The presidential decree signed by Volodymyr Zelensky on Tuesday evening suspends Oleksandr Tupytsky, head of the Constitutional Court, for two months for ignoring a summons in connection with allegations of corruption and witness tampering while he was a regional judge several years ago. many years.
But Mr Zelensky made it clear that the move was part of a broader effort to reform a court that in October ruled that the anti-corruption institutions created as conditions for financial support from the IMF and the West were unconstitutional.
The move was sparked by calls from pro-Russian MPs and backed by oligarchs who form a minority in Ukraine’s parliament and oppose reform efforts and Kiev’s engagement with the IMF.
In a statement, Mr. Zelensky said, “I am signing this decree in order to restore justice and resolve the constitutional crisis.”
It was not immediately clear whether the Constitutional Court, where a majority of judges recently ruled in accordance with Mr Tupytsky, would abide by the president’s decree. The court had previously warned that such a decision by Mr Zelensky would be unconstitutional.
The court issued a statement saying that the judges will meet to decide whether or not to suspend Mr. Tupytsky.
He said that the exclusion of judges “is adopted exclusively by the Constitutional Court of Ukraine in an extraordinary plenary session, and no other body or official can adopt such a decision in its place”.
Mr. Zelensky seems to be trying to gradually oust Mr. Tupytsky and other judges appointed to the court years ago by Viktor Yanukovych, the former pro-Russian president of Ukraine who fled to Russia during the Maidan revolution of 2014.
Pro-Western deputies in the Ukrainian parliament have submitted legislation that would overhaul the power of the court, increase the quorum and change the number of votes required for the adoption of decisions.

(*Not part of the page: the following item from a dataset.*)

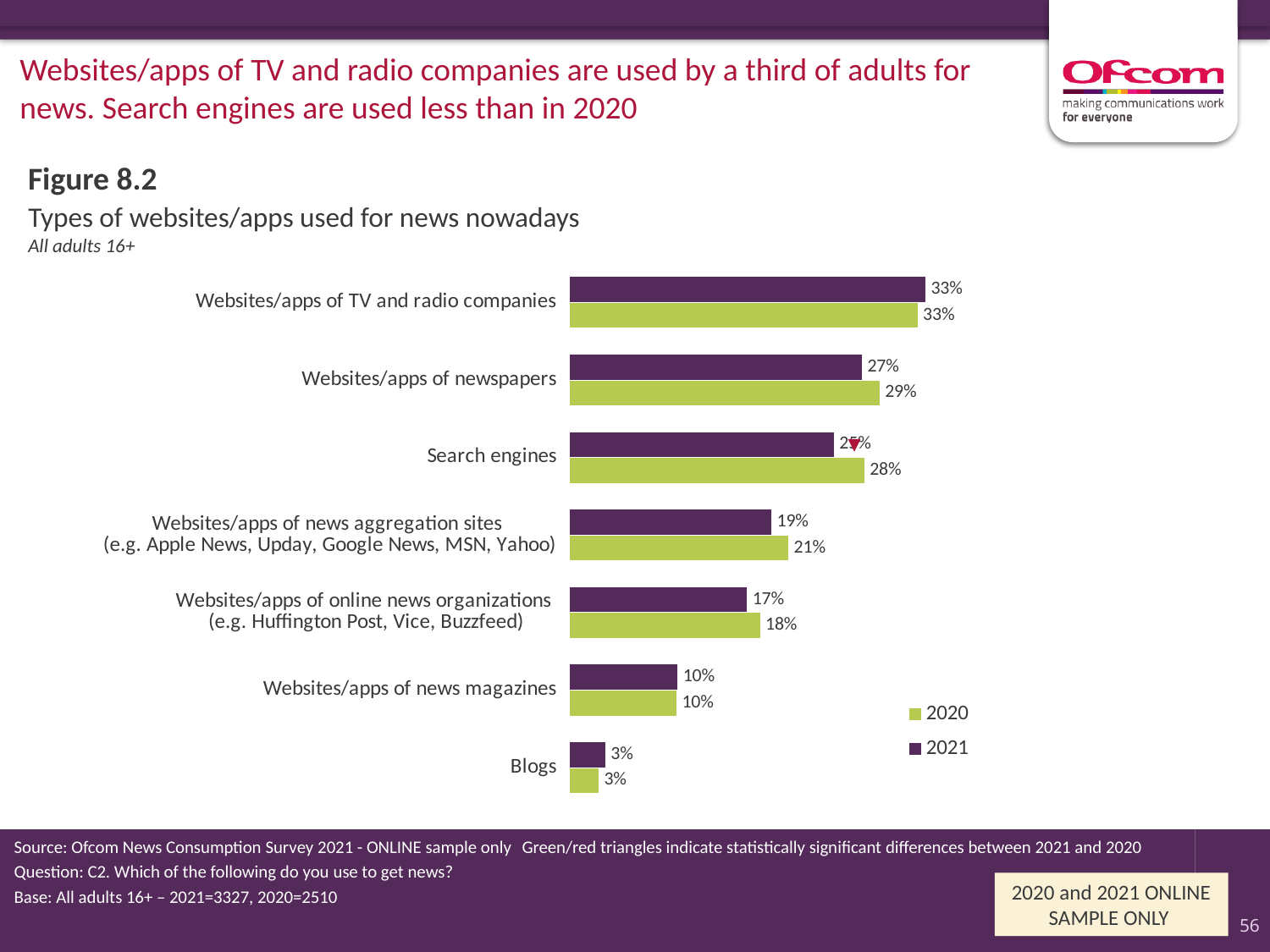
Which category has the highest 2021 value? Websites/apps of TV and radio companies What is the difference between the 2020 and 2021 values for Websites/apps of newspapers? 2% How many categories of websites/apps are shown in the chart? 7 What is the 2020 value for Search engines? 28% Which category has the lowest 2020 value? Blogs What is the 2021 value for Websites/apps of news aggregation sites? 19% Which is larger for Websites/apps of online news organizations: the 2020 value or the 2021 value? 2020 What is the 2021 value for Websites/apps of TV and radio companies? 33% What is the 2020 value for Websites/apps of newspapers? 29% Which colour represents the 2020 series in the chart? green How many series does the legend list? 2 What kind of chart is shown on the slide? bar chart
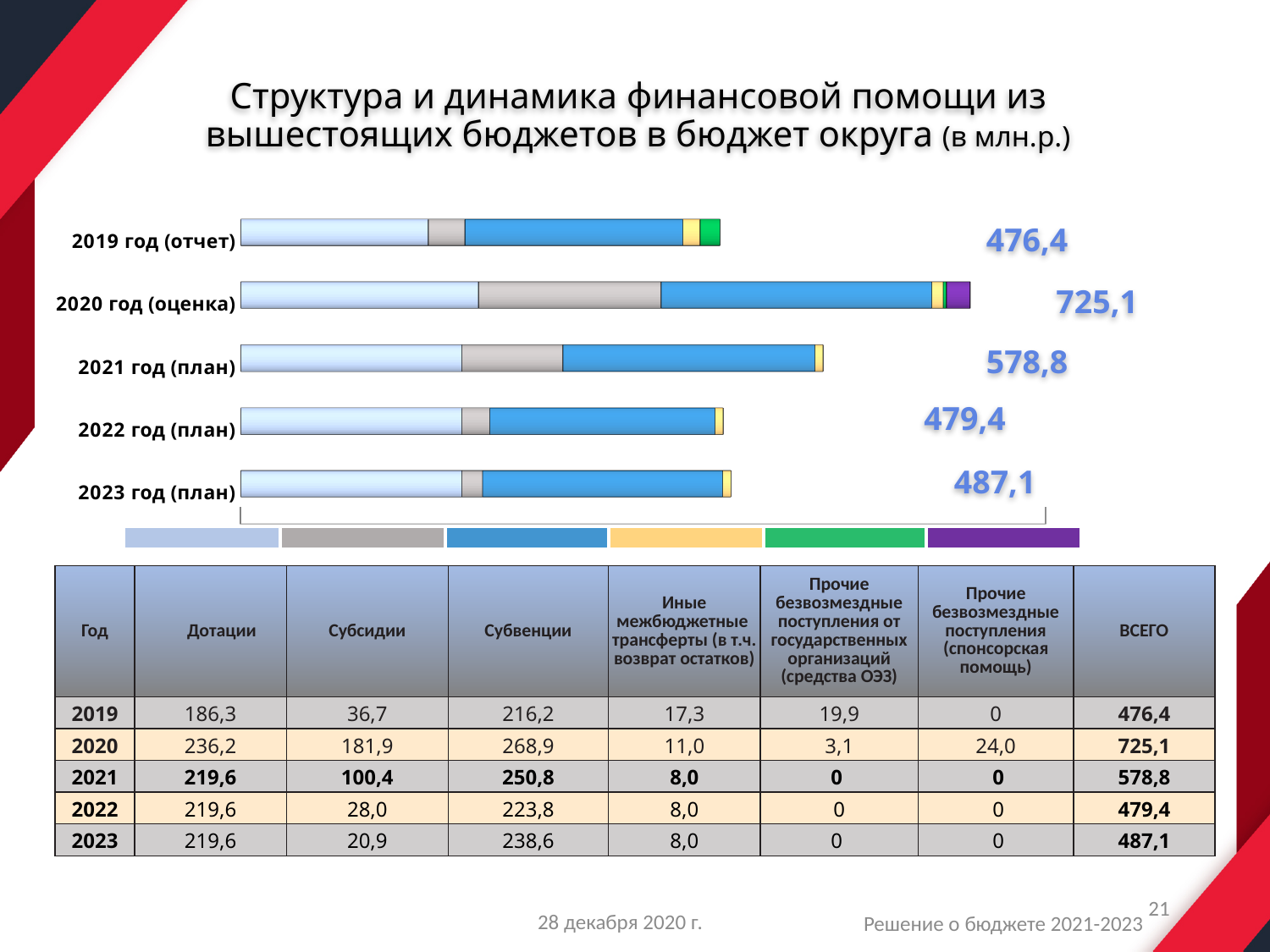
What is the total value labelled for 2023 год (план)? 487,1 What is the difference between the totals for 2020 год (оценка) and 2021 год (план)? 146,3 How many years (bars) are plotted in the chart? 5 How many colour entries does the chart legend show? 6 What is the total value labelled for 2020 год (оценка)? 725,1 What is the total value labelled for 2019 год (отчет)? 476,4 Which year has the lowest total in the chart? 2019 год (отчет) Which year has the highest total in the chart? 2020 год (оценка) What kind of chart is shown on the slide? Stacked bar chart What is the difference between the totals for 2023 год (план) and 2022 год (план)? 7,7 Which has the larger total: 2021 год (план) or 2022 год (план)? 2021 год (план) From 2020 год (оценка) to 2022 год (план), do the bar totals rise or fall? Fall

the the crisis has been triggered by two controversial court rulings this fall that sparked Mr Zelensky’s unsuccessful and unconstitutional push for Parliament to dissolve the court and re-establish it. MPs have so far refused to vote on the relevant legislation submitted by Mr Zelensky, leaving the president to look for other ways to gradually reform the court.
In October, the court ruled that mandatory declarations of public property by officials were unconstitutional.
Several judges in the court were investigated for inconsistency in their statements, but did not refrain from ruling on the matter. Mr Tupytsky was under investigation for possession of lavish property in the Kiev area and for failing to report property in Crimea, the Ukrainian peninsula occupied by Russia in 2014.
The court ruled in September that Artem Sytnyk, head of the NABU anti-corruption bureau, had been illegally appointed by presidential decree by Mr Zelensky’s predecessor. Without a mechanism to replace him, Mr. Sytnyk retained his post.
Ukraine’s parliament this month reinstated a watered-down version of the asset declaration system. But to unfreeze Western loans and a $ 5 billion IMF program, he must strengthen the legislation by reintroducing prison sentences for officials who lie in their statements.
At the beginning of the month, the Venice Commission, a European judicial watchdog, delivered its findings on the deadlock, criticizing the court’s rulings on anti-corruption infrastructure and concluding that “reform of the Constitutional Court is warranted”.
EU officials said the constitutional crisis underlined the need for Ukraine to continue cracking down on corruption, including through “solid judicial reform”.